Diagnosis and Treatment of Male Infertility
Male factor infertility is solely responsible for about 20% of infertile couples and is contributory in another 30 to 40%. Therefore, it is critical that both partners are evaluated. Additionally, it is important to understand that a normal result of a semen analysis does not rule out all male factors that may be causing or contributing to the infertility.

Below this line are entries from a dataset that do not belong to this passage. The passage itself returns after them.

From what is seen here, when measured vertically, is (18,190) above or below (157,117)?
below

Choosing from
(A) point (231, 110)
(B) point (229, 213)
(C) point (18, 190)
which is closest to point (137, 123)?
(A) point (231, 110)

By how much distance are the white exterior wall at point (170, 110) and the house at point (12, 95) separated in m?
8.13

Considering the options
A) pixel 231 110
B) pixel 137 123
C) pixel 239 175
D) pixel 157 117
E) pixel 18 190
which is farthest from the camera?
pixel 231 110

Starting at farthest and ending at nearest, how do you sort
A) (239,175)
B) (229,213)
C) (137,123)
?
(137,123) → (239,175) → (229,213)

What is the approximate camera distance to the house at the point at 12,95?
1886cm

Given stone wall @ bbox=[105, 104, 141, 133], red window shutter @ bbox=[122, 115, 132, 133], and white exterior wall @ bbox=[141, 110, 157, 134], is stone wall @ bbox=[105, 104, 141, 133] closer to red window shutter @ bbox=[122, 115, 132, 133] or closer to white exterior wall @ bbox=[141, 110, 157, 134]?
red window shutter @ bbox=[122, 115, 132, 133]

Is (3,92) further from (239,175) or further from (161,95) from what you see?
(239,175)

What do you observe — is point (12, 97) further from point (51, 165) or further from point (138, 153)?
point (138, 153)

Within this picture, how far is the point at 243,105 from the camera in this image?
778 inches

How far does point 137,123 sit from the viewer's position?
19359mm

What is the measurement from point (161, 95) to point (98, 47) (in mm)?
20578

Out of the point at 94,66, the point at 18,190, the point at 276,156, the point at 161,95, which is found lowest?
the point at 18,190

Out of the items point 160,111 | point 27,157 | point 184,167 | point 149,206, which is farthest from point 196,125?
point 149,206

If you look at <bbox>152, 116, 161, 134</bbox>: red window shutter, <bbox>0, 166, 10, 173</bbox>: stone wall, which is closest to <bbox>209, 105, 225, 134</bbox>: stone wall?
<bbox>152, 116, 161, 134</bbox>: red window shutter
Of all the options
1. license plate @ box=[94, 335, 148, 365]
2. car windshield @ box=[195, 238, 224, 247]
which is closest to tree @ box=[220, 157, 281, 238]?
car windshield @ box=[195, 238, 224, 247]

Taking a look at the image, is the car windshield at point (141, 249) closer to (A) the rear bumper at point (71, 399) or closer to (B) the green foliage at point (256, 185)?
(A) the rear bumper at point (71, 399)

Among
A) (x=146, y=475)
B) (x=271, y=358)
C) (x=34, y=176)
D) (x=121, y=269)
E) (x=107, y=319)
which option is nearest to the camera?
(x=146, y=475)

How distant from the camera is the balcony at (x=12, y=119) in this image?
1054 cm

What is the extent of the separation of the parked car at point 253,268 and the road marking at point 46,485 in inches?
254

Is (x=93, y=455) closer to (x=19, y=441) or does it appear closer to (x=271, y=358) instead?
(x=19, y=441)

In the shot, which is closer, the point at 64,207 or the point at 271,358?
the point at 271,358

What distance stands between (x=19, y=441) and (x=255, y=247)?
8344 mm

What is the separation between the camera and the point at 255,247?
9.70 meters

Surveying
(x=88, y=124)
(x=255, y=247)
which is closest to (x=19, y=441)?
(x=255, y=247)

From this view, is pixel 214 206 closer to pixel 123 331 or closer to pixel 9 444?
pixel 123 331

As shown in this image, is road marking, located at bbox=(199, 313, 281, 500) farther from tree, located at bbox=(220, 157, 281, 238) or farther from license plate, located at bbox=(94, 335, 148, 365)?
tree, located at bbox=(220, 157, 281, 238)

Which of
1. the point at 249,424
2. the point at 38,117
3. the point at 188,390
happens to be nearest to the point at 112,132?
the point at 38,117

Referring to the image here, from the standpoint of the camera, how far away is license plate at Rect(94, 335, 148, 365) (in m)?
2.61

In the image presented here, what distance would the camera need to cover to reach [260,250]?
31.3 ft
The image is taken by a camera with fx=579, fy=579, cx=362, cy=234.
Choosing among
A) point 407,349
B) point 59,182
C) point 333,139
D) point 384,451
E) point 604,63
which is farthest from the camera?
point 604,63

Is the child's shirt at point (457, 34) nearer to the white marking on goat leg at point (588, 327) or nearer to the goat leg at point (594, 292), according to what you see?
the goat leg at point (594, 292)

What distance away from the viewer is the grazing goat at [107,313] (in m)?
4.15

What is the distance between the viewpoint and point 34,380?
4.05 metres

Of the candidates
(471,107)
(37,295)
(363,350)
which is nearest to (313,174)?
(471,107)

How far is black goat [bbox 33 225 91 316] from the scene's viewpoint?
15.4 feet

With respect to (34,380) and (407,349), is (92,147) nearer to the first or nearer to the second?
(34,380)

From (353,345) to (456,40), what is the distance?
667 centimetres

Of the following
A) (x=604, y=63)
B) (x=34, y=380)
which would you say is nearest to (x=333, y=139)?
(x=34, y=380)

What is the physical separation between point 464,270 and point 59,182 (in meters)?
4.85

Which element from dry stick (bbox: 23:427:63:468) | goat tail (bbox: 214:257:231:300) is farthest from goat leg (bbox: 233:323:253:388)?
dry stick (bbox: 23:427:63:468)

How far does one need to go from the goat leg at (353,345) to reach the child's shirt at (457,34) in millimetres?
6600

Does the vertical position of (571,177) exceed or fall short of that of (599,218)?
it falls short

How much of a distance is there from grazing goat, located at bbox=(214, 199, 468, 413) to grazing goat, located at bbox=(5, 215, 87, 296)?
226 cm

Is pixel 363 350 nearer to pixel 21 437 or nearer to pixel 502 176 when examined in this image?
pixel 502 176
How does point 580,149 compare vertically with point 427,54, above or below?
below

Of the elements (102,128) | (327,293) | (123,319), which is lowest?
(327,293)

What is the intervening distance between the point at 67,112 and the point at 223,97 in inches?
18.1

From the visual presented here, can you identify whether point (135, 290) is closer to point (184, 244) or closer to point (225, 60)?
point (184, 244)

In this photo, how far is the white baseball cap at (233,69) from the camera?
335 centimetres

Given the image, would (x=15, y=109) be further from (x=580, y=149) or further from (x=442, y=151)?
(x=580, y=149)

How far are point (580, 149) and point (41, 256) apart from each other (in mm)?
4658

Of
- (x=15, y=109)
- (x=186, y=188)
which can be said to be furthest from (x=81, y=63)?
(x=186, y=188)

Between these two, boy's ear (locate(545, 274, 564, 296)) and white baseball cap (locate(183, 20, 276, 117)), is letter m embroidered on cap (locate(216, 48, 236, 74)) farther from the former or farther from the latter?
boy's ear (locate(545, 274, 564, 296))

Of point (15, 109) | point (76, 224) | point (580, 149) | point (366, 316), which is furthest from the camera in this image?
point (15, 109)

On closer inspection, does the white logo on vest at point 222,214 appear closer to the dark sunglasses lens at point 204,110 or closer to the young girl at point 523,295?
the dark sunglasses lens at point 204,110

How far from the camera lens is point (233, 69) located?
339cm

In nearly all cases there is no way to predict the fertility of a man without having a semen analysis performed.
Because day-to-day sperm production can be quite variable, if the first semen analysis returns abnormal it is usually recommended that a second semen analysis be performed.
There is a long standing World Health Organization system defining “normal” values for semen analysis.
- Semen volume: >1.5mL
- Sperm concentration: > 20 million/mL
- Motility (swimming ability): >50%
- Morphology (shape of sperm): >50% normal
There is another system for evaluation of sperm shape (morphology) called “strict morphology.” Our lab, (as do most IVF programs) uses this system. With the strict morphology system, normal is >9%. Men may fall between 4% and 9% in the so called “indeterminate zone.” Some men in this group will show normal fertility and some will be infertile-it is not possible to distinguish how these sperm will function. Men with morphology below 4% are clearly abnormal and concern exists that these sperm may not be able to fertilize an egg.
Sperm autoantibodies (antibodies the male produces against his own sperm) are present in about 5% of infertile men. Testing for sperm antibodies is not part of a routine semen analysis since the test is costly and the incidence of this condition is low. Recent extensive evaluation by Urology experts has revealed that perm auto-antibodies are not clinically useful in the evaluation and treatment of infertility. Therefore, we no longer perform this testing as it does not aid in the care of our patients.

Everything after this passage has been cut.